In addition to the Goodyear STARAN computer, another tire company Firestone did built
some interesting one off systems of unusual design. My first job out of college was with
Firestone Central Research. While there, I became friends with William Clayton who was one
of three of their research fellows. He was a big proponent of APL and there I was exposed
to the MCM/700 (see
https://www.softwarepreservation.org/projects/apl/Brochures/MCM700Brochure ) and the IBM
5100 desktop APL computer as well as APL via IBM 360 timeshare. We used APL to simulate
the heat flow and rubber curing in very large earth mover tires with finite-element
techniques coupled with chemical kinetics.
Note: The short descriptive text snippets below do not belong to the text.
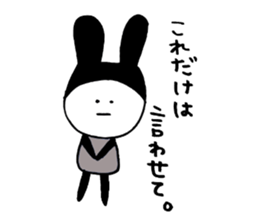 USAGI Pjamacy -KDI- sticker #7037584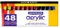 Daler-Rowney Graduate 22ml Acrylic Paint Set, 48 Assorted Colours, High Lightfastness, Water-Based, Solvent-Free, Ideal for Student Artists & Hobbyists
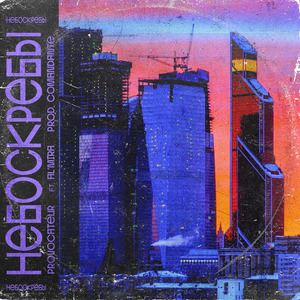 Небоскрёбы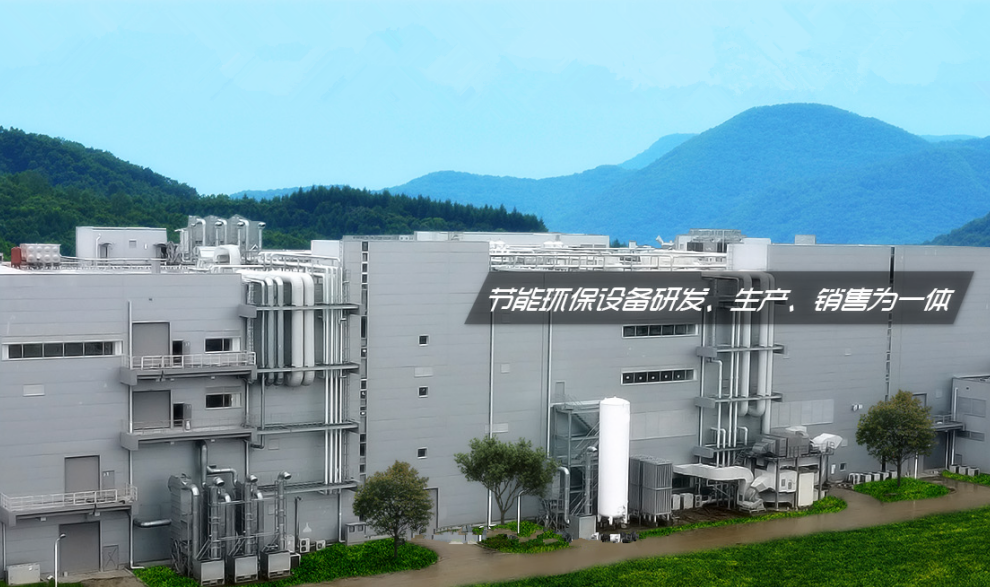 深圳市百瑞空氣處理設(shè)備有限公司 深圳市百瑞空氣處理設(shè)備有限公司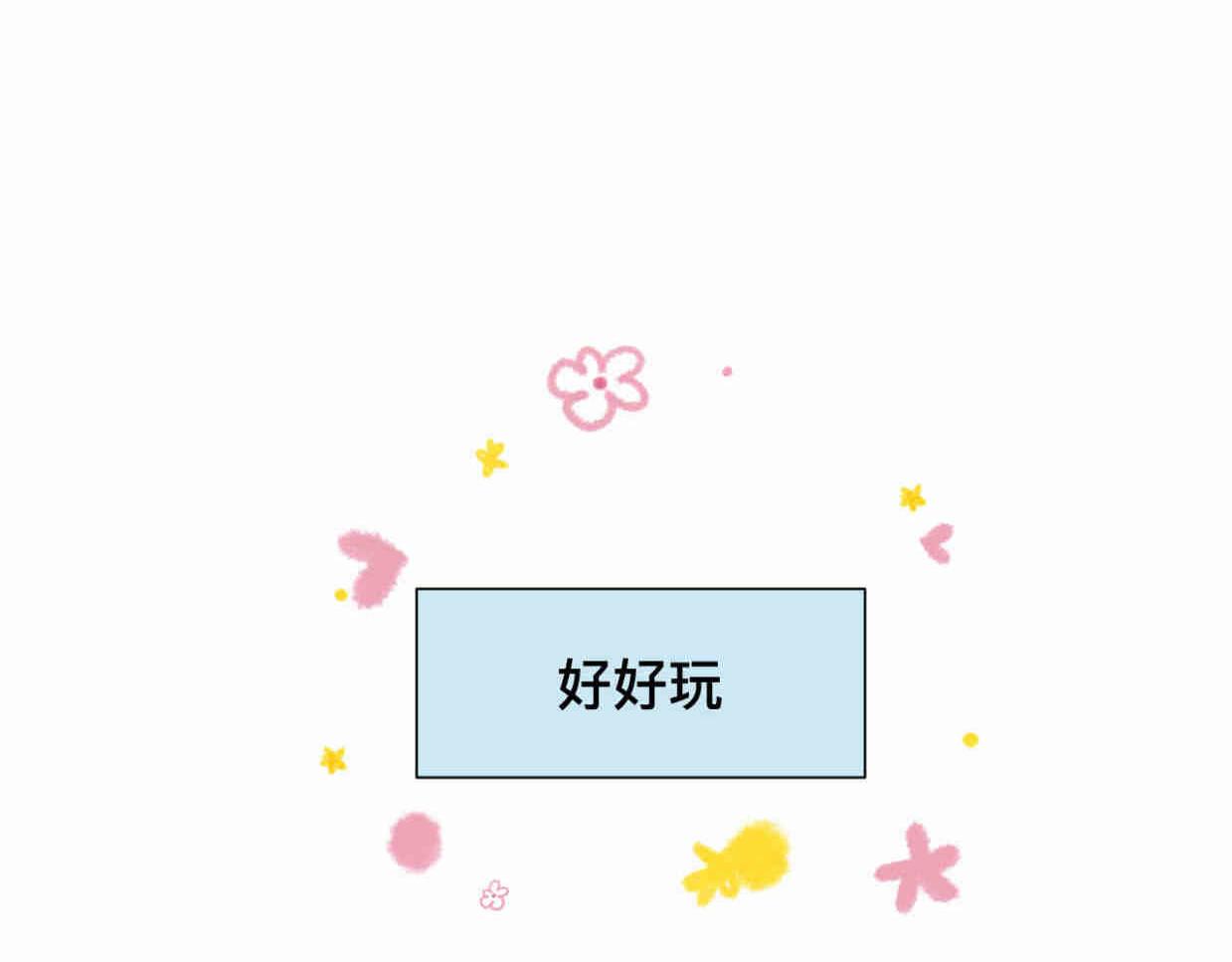 121.妈妈能有什么坏心思呢20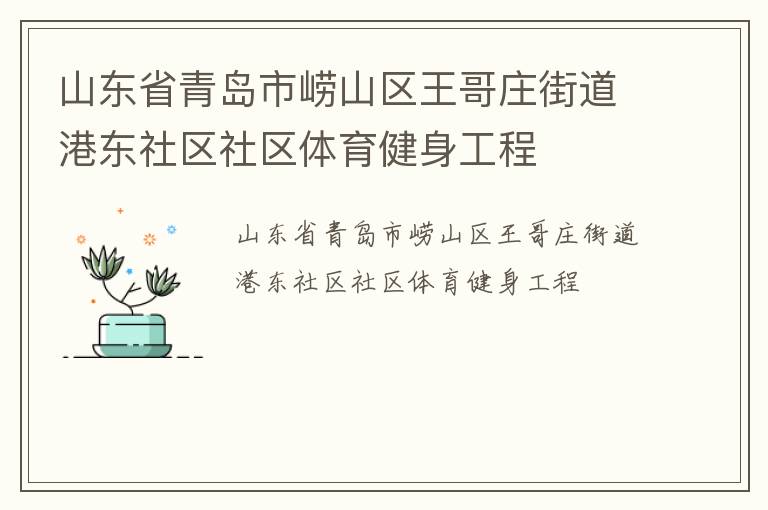 ɽ��ʡ�ൺ����ɽ������ׯ�ֵ��۶���������������������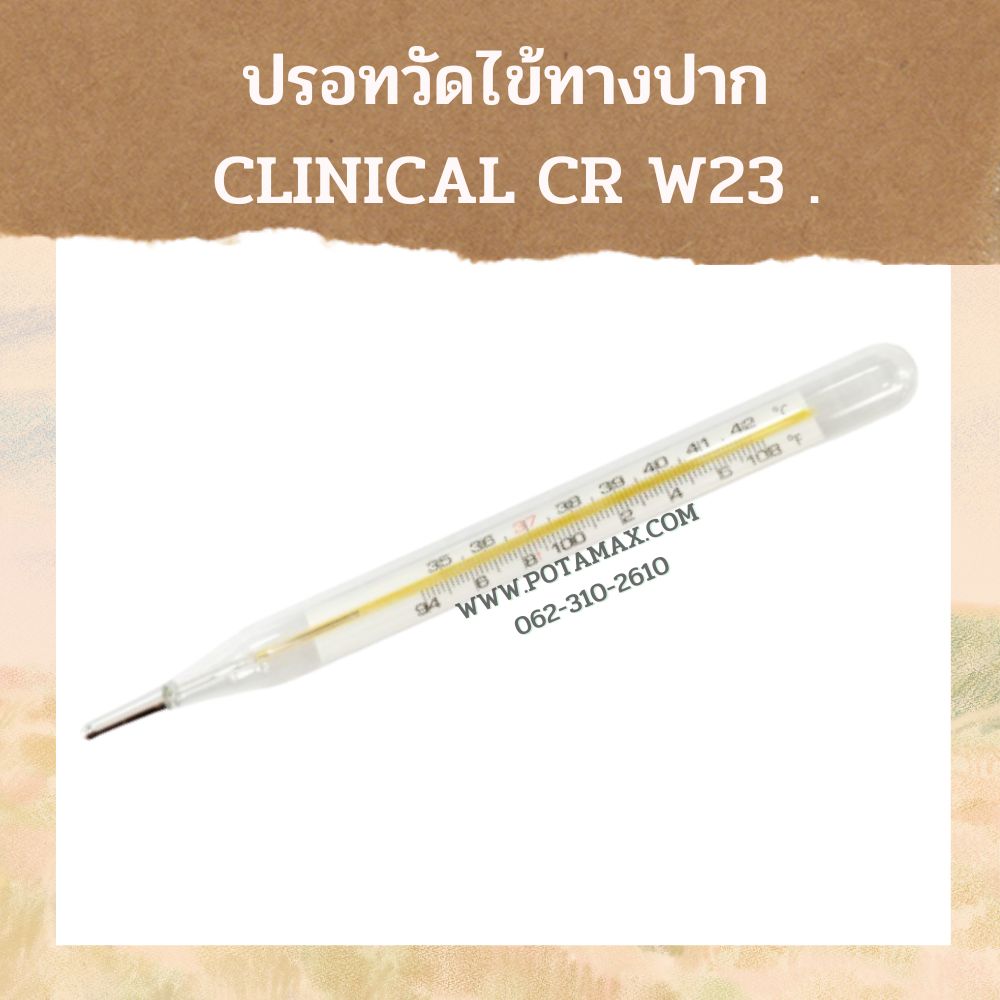 ปรอทวัดไข้ทางปาก CLINICAL CR W23 SIZE M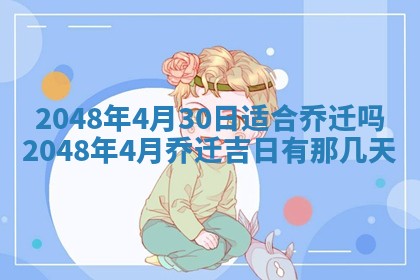 农历2025年六月初二黄历议亲适合吗,这天订婚合适吗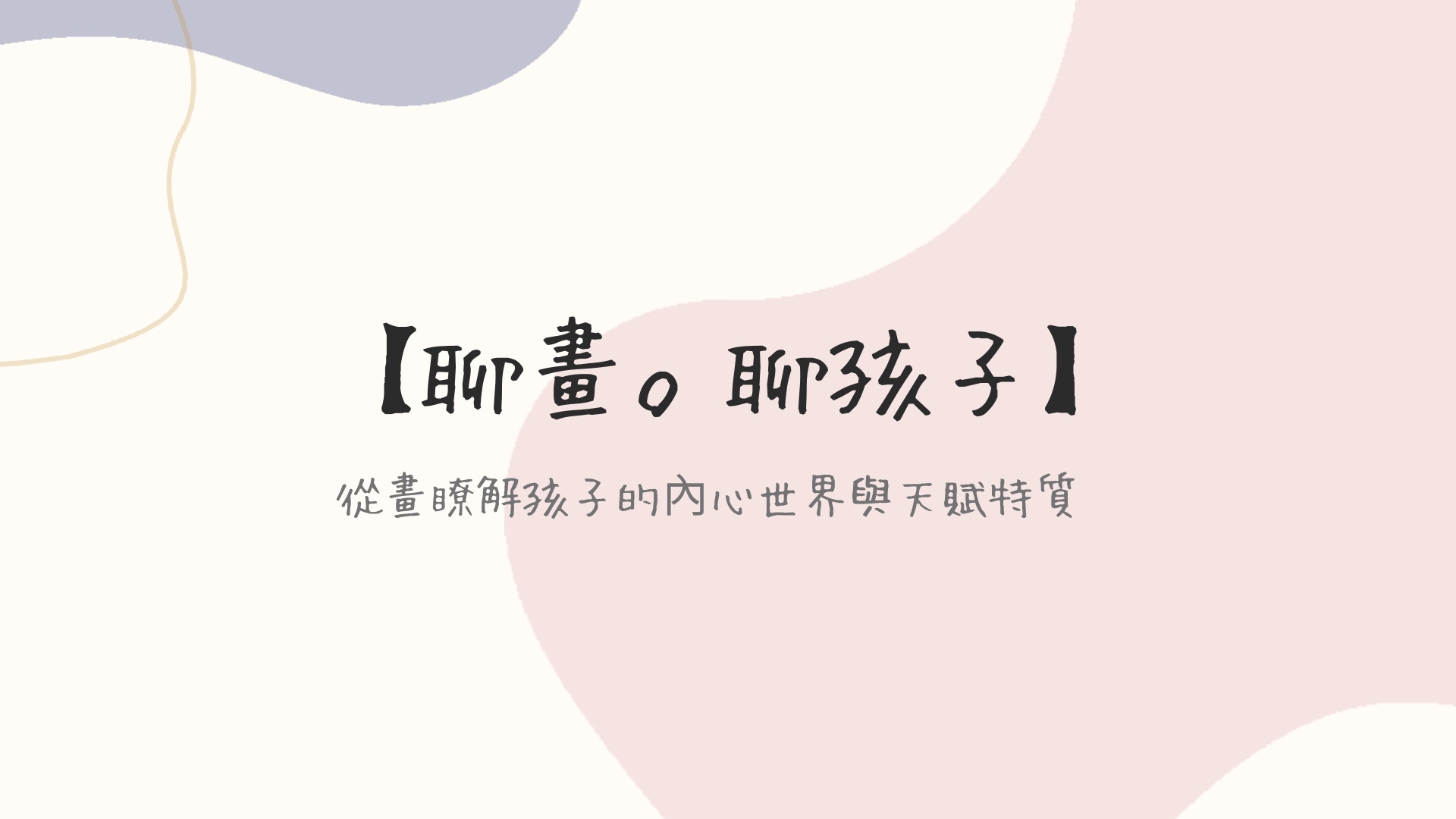 聊畫。聊孩子課程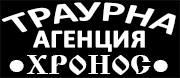 Траурна агенция Хронос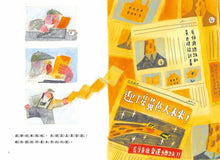 Load image into Gallery viewer, 長頸鹿總統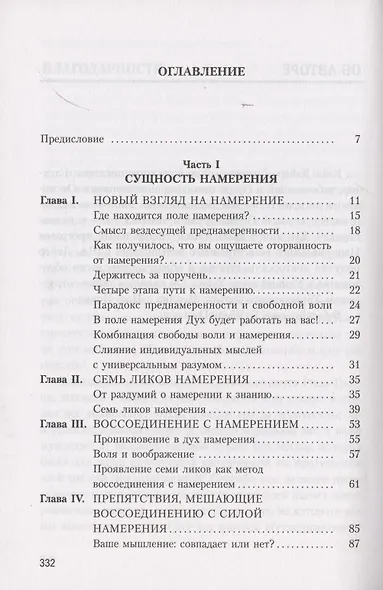 Энергия намерения. Сделайте свою жизнь такой, как вы хотите - фото 2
However, Bill Clayton most interesting work was around optimizing formulations from
designed experiment data. He built an analog computer that used static card readers that
provided contacts to feedback resistors to simultaneous compute the output of 16 second
order polynomial equations with cross terms for 8 independent variables. Each of these 16
polynomials had 54 static coefficients that were determined from second order statistical
regressions of data from designed experiments. One equation for example might be tensile
strength of a rubber compounded with various amounts of sulfur, carbon black, oil,
accelerators, etc. Then another equation might represent wear resistance measured from the
same combination of compounding ingredients. The 16 equations had upper and lower limits
of acceptable values for tensile strength, wear, etc. The analog computer would then begin
an exhaustive grid search of the 8 independent variables to find a combination of the 8
ingredients that met all 16 of the desired output traits. When a solution was found the
independent variable value voltages were read by an A/D controlled by a PDP-8 and then
printed on a console. Thus the system was actually a hybrid computer part analog and part
digital. I was told that doing the 8 factor grid search in Fortran on an IBM 360/168 would
have taken 1300 hours but this hybrid system did it in 5 minutes, Only three of these
systems were ever built, two of which were used outside of Firestone (one by the Air
Force).
U.S. Patent 3,560,725 from 1968 provides some background as it covered an early version
of the later more highly developed system.
Mark
From: Paul Koning <paulkoning(a)comcast.net>
Subject: [cctalk] Re: C. Gordon Bell, Creator of a Personal Computer Prototype, Dies at
89
Date: May 23, 2024 at 6:58:06 PM CDT
To: "cctalk(a)classiccmp.org" <cctalk(a)classiccmp.org>
Cc: Kevin Anderson <kevin_anderson_dbq(a)yahoo.com>
Reply-To: "General Discussion: On-Topic and Off-Topic Posts"
<cctalk(a)classiccmp.org>
I have a vague memory of visiting the Computer Museum when it was still at DEC, in the
Marlboro building (MRO-n). About the only item I recall is a Goodyear STARAN computer (or
piece of one). I found it rather surprising to have see a computer made by a tire
company. I learned years later that the STARAN is a very unusual architecture, sometimes
called a one-bit machine. More precisely, I think it's a derivative of William
Shooman's "Orthogonal Computer" vector computer architecture, which was for
a while sold by Sanders Associates where he worked.